[Opening TEXT EXCERPT section]
Derating of nonlinear high intensity focused ultrasound fields to predict millisecond boiling in tissue.

Abstract

The most commonly used method for derating high intensity focused ultrasound (HIFU) fields from water to tissue is based on multiplying the acoustic intensity measured in water by an exponential factor to compensate for attenuation in the tissue path assuming linear wave propagation. Yet, in nonlinear HIFU fields, the intensity provides little information about either heating or negative and positive pressure amplitudes, which are important in predicting bioeffects. In this work, a new derating method is presented and tested for a 2 MHz high gain focused ultrasound source. Focal waveforms are experimentally measured and modeled after propagation through both water and tissue paths at output intensities of up to 24 000 W/cm2. The focal waveforms measured after propagation through tissues were made equivalent to those obtained in water by increasing the pressure amplitude at the source. From the change in source amplitude pressure, the attenuation of the tissue was determined. The focus was then shifted to within the tissue sample, and the measured attenuation was used to calculate the time to reach 100°C. Calculations were in excellent agreement with the time measured to attain boiling in the tissue, which was only several milliseconds. [Work supported by NIH DK43881 and NSBRI SMS00402.]
[Closing TEXT EXCERPT section]
» ACTION ITEM:
Set down the entire text on derating nonlinear focused ultrasound fields, from its title to its final line, without altering a word.
[Opening RECORDS section]
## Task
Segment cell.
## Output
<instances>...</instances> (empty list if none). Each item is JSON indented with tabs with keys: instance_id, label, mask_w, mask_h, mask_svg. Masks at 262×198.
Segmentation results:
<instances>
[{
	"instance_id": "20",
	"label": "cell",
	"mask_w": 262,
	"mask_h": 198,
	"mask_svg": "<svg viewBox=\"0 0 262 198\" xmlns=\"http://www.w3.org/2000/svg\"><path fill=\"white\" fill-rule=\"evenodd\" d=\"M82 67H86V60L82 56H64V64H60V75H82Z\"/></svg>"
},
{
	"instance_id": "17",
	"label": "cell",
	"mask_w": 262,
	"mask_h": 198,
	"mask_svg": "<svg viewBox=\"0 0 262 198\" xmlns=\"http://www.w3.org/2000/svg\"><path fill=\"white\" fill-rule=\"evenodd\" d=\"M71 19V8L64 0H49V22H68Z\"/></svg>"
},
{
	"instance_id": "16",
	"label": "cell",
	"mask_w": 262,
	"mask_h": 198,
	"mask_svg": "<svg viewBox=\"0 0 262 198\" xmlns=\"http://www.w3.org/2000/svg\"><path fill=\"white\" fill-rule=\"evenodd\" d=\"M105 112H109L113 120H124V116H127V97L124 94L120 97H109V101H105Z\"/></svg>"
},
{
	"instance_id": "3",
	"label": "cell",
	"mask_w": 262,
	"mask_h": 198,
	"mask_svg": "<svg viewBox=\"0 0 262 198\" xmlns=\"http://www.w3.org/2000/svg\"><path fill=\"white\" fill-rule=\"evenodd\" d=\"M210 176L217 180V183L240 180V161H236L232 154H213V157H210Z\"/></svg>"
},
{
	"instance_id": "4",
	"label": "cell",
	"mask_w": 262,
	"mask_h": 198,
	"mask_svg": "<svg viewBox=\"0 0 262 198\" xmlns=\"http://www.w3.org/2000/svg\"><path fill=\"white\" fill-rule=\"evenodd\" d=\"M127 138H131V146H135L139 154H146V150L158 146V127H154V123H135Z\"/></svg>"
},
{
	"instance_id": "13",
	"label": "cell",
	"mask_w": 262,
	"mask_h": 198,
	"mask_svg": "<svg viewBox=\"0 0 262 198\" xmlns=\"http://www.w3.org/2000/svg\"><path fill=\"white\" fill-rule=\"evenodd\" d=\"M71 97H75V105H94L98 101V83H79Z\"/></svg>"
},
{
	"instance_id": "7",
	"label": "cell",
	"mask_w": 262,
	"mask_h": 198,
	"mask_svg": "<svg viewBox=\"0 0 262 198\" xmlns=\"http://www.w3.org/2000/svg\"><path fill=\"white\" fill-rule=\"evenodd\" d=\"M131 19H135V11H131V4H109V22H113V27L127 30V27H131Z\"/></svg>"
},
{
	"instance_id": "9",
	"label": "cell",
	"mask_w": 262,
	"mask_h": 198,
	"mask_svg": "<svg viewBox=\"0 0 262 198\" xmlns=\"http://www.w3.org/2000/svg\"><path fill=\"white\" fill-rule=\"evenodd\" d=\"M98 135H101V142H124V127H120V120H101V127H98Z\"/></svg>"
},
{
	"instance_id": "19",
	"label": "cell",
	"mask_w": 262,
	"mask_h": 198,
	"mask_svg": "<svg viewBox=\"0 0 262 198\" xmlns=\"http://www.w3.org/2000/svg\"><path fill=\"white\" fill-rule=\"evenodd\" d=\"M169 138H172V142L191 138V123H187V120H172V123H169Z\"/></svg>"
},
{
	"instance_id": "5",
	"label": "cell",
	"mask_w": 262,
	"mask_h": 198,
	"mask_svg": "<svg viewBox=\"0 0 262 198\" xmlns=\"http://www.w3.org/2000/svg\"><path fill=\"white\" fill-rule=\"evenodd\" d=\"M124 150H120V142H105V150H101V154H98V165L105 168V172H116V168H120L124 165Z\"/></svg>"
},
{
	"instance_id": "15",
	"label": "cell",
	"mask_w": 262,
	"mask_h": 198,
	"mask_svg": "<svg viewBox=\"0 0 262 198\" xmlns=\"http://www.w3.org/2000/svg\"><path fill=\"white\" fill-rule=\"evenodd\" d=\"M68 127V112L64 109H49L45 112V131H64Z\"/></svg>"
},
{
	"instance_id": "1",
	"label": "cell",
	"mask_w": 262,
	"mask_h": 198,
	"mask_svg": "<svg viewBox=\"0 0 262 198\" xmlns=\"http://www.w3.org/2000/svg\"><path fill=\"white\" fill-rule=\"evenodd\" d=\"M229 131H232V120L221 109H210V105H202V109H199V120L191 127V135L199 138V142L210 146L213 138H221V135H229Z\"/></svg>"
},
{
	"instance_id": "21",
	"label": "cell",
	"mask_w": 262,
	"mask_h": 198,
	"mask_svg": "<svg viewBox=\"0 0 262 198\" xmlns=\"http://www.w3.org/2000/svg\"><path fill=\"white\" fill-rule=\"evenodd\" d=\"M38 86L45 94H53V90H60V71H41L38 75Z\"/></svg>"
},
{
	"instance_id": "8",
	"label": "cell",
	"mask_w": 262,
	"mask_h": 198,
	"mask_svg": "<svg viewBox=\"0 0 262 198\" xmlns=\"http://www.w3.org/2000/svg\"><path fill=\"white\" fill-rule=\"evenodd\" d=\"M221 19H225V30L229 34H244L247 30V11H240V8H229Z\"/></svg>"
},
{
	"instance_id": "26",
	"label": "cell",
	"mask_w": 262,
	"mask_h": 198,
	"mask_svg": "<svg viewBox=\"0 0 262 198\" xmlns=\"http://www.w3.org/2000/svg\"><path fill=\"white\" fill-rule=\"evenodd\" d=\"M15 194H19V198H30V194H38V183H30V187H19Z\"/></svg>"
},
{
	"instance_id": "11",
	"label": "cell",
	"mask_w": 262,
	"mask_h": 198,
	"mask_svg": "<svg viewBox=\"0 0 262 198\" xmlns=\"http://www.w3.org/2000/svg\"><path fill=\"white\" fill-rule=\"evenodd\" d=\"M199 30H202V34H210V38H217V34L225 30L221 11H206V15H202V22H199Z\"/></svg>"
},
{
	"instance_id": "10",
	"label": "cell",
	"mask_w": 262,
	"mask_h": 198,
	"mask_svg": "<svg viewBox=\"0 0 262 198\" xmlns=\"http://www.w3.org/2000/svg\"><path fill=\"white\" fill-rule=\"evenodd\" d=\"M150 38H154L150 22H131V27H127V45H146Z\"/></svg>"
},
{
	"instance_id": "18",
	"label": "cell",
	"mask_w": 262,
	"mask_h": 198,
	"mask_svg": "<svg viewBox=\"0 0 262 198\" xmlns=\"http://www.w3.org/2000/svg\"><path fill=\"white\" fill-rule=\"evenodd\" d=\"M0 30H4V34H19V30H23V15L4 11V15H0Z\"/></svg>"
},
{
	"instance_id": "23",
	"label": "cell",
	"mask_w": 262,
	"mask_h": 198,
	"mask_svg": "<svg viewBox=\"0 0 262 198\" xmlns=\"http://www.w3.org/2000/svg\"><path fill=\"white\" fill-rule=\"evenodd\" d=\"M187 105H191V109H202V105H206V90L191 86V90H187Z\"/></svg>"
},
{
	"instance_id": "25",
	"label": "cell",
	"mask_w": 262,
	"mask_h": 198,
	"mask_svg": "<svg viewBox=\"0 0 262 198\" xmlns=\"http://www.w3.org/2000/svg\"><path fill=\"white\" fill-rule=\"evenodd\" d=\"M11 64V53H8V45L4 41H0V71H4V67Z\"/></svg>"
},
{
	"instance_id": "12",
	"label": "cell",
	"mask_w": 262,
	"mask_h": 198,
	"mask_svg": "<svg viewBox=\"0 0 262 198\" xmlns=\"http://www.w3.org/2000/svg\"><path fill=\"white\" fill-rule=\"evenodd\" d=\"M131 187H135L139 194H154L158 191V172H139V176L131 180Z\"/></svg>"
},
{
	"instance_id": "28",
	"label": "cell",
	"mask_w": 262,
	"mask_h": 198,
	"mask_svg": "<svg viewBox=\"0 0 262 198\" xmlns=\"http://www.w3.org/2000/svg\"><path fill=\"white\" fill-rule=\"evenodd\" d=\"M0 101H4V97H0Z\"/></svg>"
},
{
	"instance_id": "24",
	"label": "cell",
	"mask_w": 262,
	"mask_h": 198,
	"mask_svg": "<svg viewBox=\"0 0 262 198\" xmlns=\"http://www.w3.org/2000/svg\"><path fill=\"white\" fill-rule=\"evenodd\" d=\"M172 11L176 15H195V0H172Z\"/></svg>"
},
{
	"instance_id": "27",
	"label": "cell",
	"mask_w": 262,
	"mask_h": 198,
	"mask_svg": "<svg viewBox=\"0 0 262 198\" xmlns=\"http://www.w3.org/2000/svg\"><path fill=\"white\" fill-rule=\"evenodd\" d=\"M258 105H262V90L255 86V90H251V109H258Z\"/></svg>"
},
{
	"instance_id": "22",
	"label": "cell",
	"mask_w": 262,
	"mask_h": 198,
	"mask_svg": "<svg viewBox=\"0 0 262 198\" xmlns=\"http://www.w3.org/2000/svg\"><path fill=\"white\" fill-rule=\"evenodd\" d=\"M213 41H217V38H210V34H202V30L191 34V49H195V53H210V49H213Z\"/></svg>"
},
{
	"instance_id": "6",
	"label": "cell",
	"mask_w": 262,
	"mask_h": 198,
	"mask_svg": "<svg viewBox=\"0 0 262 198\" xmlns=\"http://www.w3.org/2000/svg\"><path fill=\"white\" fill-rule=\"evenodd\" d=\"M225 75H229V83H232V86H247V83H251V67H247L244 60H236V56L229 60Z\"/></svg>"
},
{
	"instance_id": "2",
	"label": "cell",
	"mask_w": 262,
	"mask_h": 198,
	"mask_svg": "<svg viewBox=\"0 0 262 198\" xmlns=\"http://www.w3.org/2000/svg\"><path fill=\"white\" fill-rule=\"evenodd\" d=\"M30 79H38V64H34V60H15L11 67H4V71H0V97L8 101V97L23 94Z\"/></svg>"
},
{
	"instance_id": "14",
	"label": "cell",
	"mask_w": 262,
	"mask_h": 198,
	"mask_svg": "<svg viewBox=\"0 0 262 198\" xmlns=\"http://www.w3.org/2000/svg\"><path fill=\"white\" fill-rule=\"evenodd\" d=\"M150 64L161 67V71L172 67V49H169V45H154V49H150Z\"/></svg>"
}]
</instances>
[Closing RECORDS section]
» EXERCISE RESPONSE:
Derating of nonlinear high intensity focused ultrasound fields to predict millisecond boiling in tissue.

Abstract

The most commonly used method for derating high intensity focused ultrasound (HIFU) fields from water to tissue is based on multiplying the acoustic intensity measured in water by an exponential factor to compensate for attenuation in the tissue path assuming linear wave propagation. Yet, in nonlinear HIFU fields, the intensity provides little information about either heating or negative and positive pressure amplitudes, which are important in predicting bioeffects. In this work, a new derating method is presented and tested for a 2 MHz high gain focused ultrasound source. Focal waveforms are experimentally measured and modeled after propagation through both water and tissue paths at output intensities of up to 24 000 W/cm2. The focal waveforms measured after propagation through tissues were made equivalent to those obtained in water by increasing the pressure amplitude at the source. From the change in source amplitude pressure, the attenuation of the tissue was determined. The focus was then shifted to within the tissue sample, and the measured attenuation was used to calculate the time to reach 100°C. Calculations were in excellent agreement with the time measured to attain boiling in the tissue, which was only several milliseconds. [Work supported by NIH DK43881 and NSBRI SMS00402.]